Work to do:
In the borg backup issue, change "Arch Linux" to "Debian" and give the passage again, starting at the words "QUESTION I SUPPOSE" and stopping after "problem you're observing.".

Reading passage:
Opt-out of "file changed" warnings specifically
Have you checked borgbackup docs, FAQ, and open Github issues?
Yes
Is this a BUG / ISSUE report or a QUESTION?
QUESTION I SUPPOSE
System information. For client/server mode post info for both machines.
Your borg version (borg -V).
borg 1.2.0
Operating system (distribution) and version.
Arch Linux
Hardware / network configuration, and filesystems used.
How much data is handled by borg?
Full borg commandline that lead to the problem (leave away excludes and passwords)
borg create --exclude-caches --one-file-system --exclude /var/tmp --exclude=/n --exclude=/net --exclude=/var/cache/pacman/pkg ssh://borg@[...]/Backup/Servers/star::star.20220226
Describe the problem you're observing.
Borg 1.2.0 in issue #1750 added a "file changed" warning, which results borg to return status 1 ("warnings occured"):
/var/log/syslog: file changed while we backed it up
This is good to have by default, but I don't particularly care about it in my case -- during nightly backups it's going to happen a lot and it's always going to be something like /var/log/syslog -- and would like to ignore it. But there's no option nor environment variable to suppress just this specific warning.

Given entries:
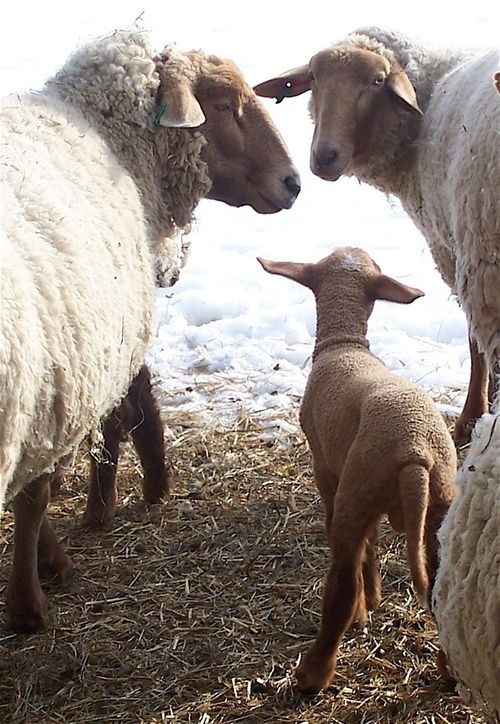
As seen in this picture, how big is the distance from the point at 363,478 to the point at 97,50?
6.11ft

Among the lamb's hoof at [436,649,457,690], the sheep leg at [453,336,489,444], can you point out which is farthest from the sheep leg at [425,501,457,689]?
the sheep leg at [453,336,489,444]

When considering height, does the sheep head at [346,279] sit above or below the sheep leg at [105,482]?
above

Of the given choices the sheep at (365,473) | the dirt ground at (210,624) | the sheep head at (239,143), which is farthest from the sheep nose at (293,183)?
the dirt ground at (210,624)


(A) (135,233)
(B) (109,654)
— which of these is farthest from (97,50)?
(B) (109,654)

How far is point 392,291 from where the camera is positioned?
318cm

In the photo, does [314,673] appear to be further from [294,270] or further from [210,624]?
[294,270]

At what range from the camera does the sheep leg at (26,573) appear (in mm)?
2912

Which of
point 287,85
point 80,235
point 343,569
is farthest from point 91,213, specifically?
point 287,85

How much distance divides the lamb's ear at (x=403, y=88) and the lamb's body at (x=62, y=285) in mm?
1341

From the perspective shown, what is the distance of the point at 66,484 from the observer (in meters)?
3.94

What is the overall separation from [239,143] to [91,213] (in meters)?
0.96

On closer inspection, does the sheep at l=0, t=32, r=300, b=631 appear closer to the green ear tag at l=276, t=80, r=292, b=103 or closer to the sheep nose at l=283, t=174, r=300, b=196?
the sheep nose at l=283, t=174, r=300, b=196

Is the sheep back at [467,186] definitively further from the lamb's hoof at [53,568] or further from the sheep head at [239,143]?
the lamb's hoof at [53,568]

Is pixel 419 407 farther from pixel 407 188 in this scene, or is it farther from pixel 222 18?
pixel 222 18
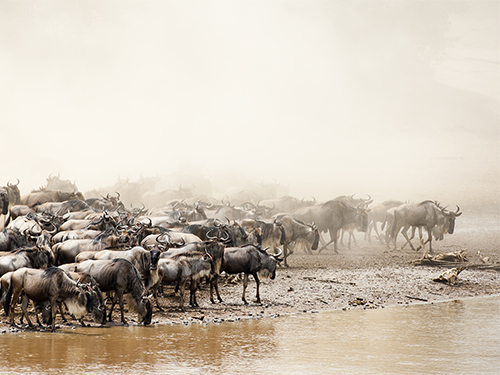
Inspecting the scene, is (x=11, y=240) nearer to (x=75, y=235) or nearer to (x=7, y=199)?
(x=75, y=235)

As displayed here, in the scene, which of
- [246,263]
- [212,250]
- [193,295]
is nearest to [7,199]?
[212,250]

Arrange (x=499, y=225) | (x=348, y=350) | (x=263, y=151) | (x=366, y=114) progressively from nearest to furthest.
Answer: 1. (x=348, y=350)
2. (x=499, y=225)
3. (x=263, y=151)
4. (x=366, y=114)

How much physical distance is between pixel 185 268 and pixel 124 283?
5.79ft

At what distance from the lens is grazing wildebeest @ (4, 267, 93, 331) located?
32.1 ft

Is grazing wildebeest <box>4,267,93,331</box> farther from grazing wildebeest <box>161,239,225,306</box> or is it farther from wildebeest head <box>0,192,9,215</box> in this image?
wildebeest head <box>0,192,9,215</box>

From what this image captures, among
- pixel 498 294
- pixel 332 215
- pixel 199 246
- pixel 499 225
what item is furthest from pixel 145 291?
pixel 499 225

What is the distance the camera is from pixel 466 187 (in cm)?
5131

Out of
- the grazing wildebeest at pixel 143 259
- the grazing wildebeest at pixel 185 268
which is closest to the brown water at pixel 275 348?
the grazing wildebeest at pixel 143 259

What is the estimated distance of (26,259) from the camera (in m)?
11.2

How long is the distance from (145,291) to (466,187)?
45.5 metres

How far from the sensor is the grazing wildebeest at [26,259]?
10.9 metres

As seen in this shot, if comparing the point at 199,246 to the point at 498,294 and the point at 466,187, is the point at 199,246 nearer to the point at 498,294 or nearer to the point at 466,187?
the point at 498,294

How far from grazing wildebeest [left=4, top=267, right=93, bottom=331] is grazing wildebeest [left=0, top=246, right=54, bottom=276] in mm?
1065

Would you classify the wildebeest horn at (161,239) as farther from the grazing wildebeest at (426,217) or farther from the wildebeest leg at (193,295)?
the grazing wildebeest at (426,217)
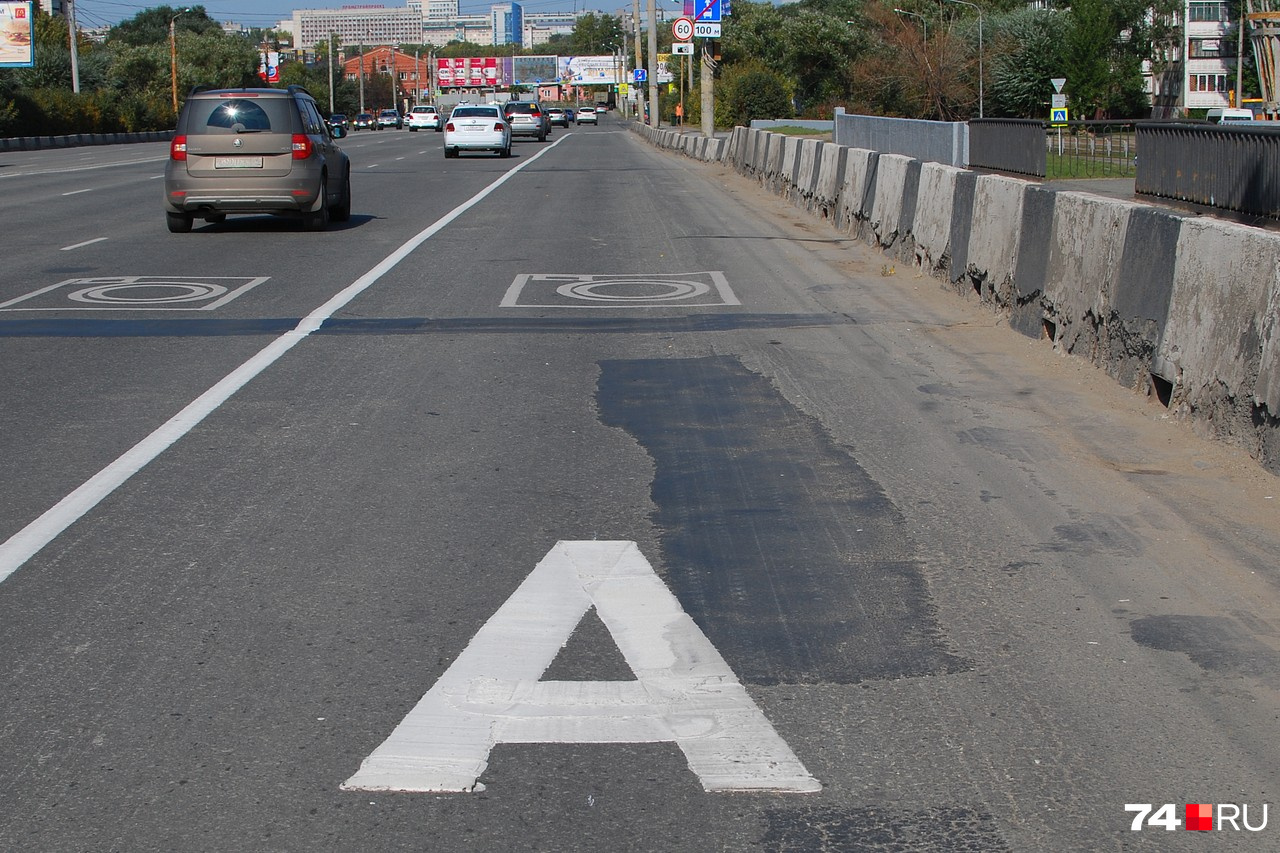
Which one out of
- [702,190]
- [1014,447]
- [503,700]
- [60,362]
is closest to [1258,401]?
[1014,447]

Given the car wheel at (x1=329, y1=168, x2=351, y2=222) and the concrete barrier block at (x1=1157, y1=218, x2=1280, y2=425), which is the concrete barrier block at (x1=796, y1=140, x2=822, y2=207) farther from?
the concrete barrier block at (x1=1157, y1=218, x2=1280, y2=425)

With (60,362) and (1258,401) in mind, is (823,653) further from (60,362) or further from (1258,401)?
(60,362)

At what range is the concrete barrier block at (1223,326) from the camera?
6559 mm

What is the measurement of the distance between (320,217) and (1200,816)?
15.6 m

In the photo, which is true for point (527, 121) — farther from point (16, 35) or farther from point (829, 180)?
point (829, 180)

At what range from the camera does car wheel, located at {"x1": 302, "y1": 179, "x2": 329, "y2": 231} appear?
17.8 m

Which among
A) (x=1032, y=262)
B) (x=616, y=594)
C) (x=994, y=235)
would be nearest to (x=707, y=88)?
(x=994, y=235)

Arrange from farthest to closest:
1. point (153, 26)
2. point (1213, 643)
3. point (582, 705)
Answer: point (153, 26) → point (1213, 643) → point (582, 705)

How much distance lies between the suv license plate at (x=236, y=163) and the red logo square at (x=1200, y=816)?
15.6 metres

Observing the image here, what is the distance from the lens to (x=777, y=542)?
18.6 ft

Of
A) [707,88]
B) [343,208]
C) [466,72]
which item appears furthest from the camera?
[466,72]

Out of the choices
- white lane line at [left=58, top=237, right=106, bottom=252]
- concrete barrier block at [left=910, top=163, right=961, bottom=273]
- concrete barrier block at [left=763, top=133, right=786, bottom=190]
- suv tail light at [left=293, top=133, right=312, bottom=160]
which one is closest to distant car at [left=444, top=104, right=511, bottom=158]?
concrete barrier block at [left=763, top=133, right=786, bottom=190]

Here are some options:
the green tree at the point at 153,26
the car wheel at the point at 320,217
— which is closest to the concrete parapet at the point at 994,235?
the car wheel at the point at 320,217

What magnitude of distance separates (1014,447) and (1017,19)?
8435 centimetres
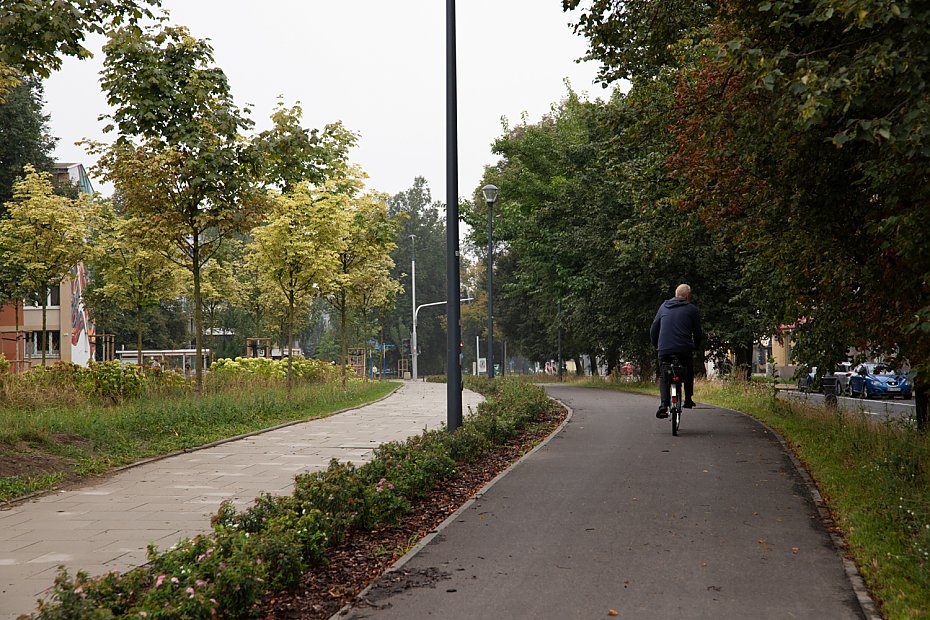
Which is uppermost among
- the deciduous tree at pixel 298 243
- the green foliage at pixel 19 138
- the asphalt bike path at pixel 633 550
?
the green foliage at pixel 19 138

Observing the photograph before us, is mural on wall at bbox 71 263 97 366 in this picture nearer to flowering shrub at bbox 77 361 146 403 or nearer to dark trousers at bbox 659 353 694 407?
flowering shrub at bbox 77 361 146 403

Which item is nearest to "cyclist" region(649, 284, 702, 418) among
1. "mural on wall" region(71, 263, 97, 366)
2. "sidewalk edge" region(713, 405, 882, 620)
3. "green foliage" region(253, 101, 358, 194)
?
"sidewalk edge" region(713, 405, 882, 620)

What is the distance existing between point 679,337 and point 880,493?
5.29 metres

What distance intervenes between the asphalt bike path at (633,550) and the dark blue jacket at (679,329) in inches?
87.8

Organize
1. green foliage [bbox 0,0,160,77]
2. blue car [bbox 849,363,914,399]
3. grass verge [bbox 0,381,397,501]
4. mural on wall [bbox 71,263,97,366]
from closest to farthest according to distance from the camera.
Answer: green foliage [bbox 0,0,160,77]
grass verge [bbox 0,381,397,501]
blue car [bbox 849,363,914,399]
mural on wall [bbox 71,263,97,366]

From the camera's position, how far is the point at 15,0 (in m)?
8.48

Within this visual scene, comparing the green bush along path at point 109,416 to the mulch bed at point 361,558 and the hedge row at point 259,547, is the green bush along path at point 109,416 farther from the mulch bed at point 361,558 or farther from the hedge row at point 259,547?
the mulch bed at point 361,558

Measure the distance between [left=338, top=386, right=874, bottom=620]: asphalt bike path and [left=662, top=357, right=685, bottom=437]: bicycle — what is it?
1.95 meters

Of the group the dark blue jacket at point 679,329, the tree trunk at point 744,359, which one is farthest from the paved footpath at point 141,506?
the tree trunk at point 744,359

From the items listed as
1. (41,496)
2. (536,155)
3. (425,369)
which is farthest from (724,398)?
(425,369)

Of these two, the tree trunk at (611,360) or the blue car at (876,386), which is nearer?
the blue car at (876,386)

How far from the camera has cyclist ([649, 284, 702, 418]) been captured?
1199 cm

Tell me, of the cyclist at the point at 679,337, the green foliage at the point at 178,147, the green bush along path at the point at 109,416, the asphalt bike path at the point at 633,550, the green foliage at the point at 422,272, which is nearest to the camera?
the asphalt bike path at the point at 633,550

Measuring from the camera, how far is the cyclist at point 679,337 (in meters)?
12.0
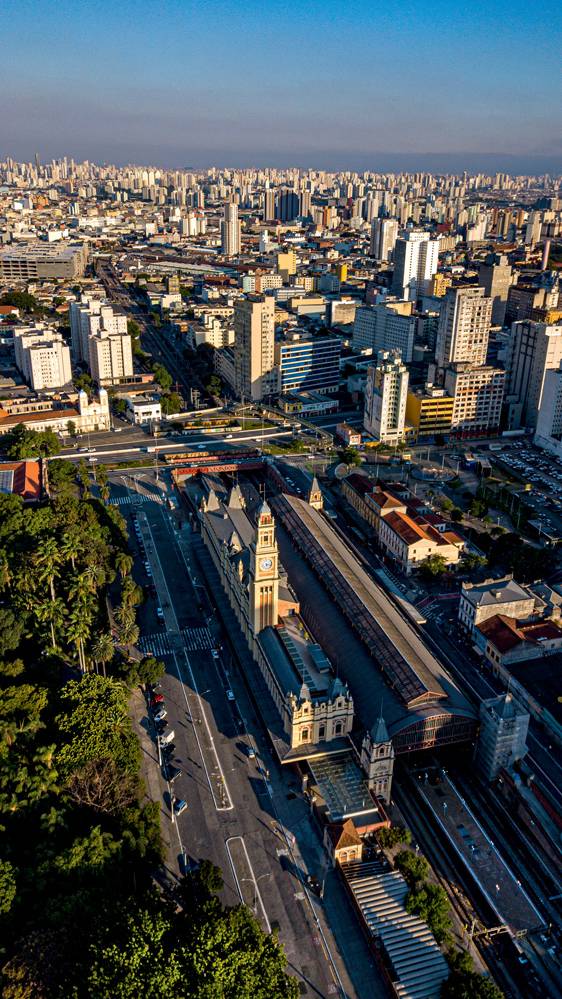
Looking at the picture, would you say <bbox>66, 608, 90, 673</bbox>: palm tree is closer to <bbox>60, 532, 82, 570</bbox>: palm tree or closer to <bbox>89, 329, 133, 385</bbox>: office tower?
<bbox>60, 532, 82, 570</bbox>: palm tree

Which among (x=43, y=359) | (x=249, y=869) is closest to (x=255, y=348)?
(x=43, y=359)

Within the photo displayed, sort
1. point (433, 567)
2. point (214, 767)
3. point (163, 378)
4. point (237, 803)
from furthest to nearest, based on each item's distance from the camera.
→ point (163, 378), point (433, 567), point (214, 767), point (237, 803)

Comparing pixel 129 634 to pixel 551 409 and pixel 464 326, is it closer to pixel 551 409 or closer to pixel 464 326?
pixel 551 409

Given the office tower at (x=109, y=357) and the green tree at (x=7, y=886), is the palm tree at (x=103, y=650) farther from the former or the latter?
the office tower at (x=109, y=357)

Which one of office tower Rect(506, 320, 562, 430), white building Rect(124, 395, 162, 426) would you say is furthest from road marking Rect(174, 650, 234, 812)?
office tower Rect(506, 320, 562, 430)

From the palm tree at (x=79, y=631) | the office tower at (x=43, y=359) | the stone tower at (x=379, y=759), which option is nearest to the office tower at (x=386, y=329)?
the office tower at (x=43, y=359)

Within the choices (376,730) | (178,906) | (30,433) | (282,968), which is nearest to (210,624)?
(376,730)

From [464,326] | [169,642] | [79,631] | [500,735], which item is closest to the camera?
[500,735]
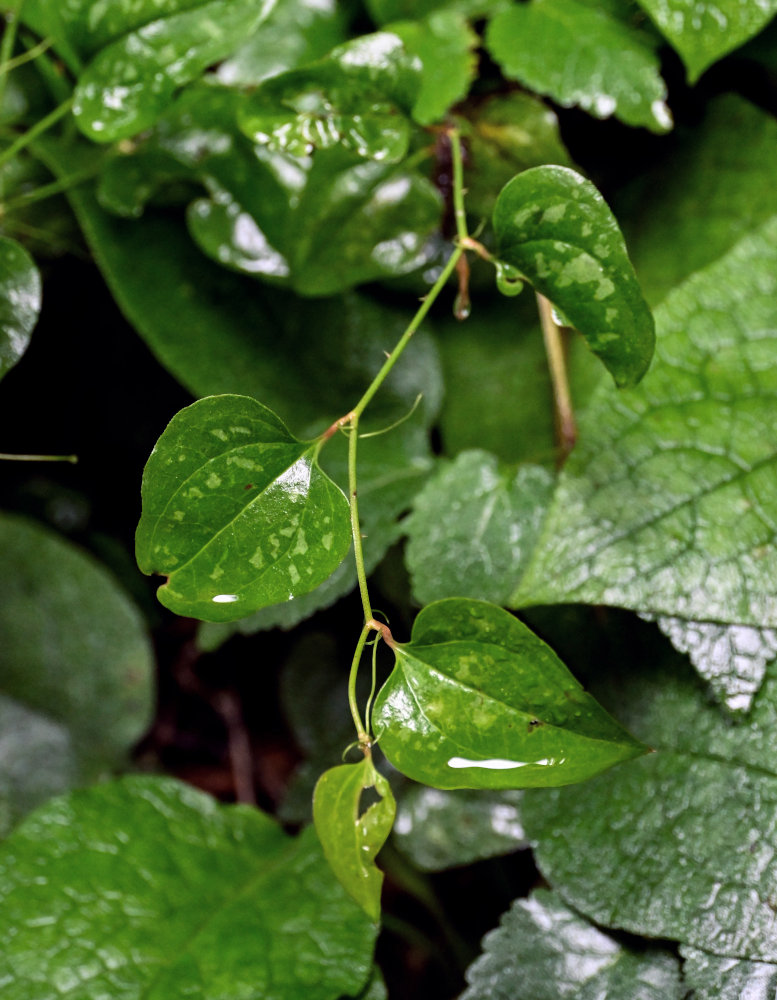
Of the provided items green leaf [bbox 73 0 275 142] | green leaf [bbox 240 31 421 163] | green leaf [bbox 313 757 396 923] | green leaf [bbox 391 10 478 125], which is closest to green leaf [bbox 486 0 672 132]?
green leaf [bbox 391 10 478 125]

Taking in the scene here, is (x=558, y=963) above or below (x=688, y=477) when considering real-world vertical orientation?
below

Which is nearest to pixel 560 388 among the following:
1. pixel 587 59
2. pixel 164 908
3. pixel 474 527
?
pixel 474 527

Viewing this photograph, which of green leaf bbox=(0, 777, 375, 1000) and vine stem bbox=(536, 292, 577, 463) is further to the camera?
vine stem bbox=(536, 292, 577, 463)

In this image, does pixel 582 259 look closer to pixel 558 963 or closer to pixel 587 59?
pixel 587 59

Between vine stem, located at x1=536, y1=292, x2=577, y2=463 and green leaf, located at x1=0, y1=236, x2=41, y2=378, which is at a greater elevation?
green leaf, located at x1=0, y1=236, x2=41, y2=378

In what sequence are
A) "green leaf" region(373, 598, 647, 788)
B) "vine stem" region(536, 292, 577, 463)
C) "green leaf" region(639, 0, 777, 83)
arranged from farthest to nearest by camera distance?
"vine stem" region(536, 292, 577, 463), "green leaf" region(639, 0, 777, 83), "green leaf" region(373, 598, 647, 788)

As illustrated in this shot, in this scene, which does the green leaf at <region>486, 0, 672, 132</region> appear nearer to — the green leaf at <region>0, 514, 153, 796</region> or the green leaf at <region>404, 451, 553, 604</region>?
the green leaf at <region>404, 451, 553, 604</region>
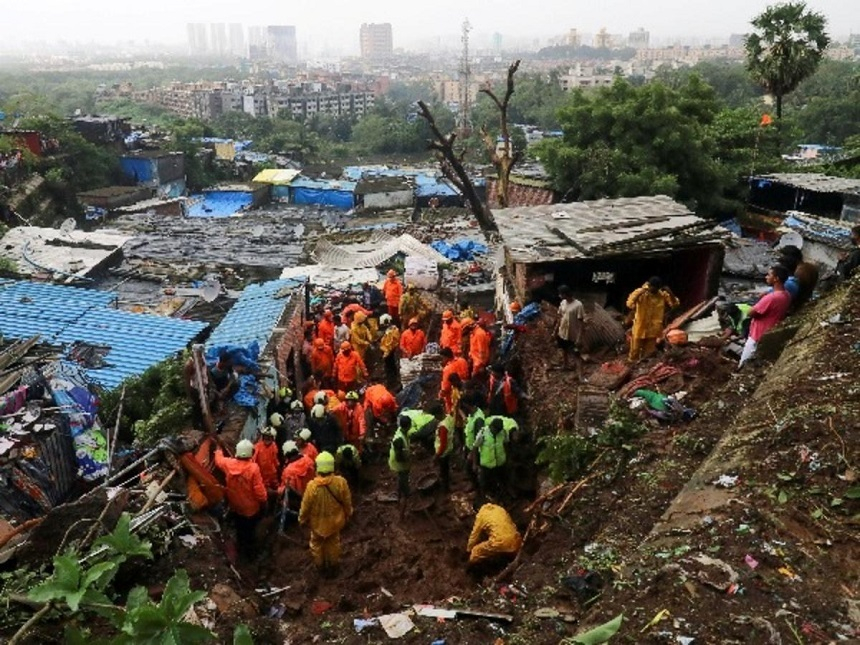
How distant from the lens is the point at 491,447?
7.70 meters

Answer to the task:
QUESTION I SUPPOSE
System information. For client/server mode post info for both machines.
Your borg version (borg -V).
borg 1.2.0
Operating system (distribution) and version.
Debian
Hardware / network configuration, and filesystems used.
How much data is handled by borg?
Full borg commandline that lead to the problem (leave away excludes and passwords)
borg create --exclude-caches --one-file-system --exclude /var/tmp --exclude=/n --exclude=/net --exclude=/var/cache/pacman/pkg ssh://borg@[...]/Backup/Servers/star::star.20220226
Describe the problem you're observing.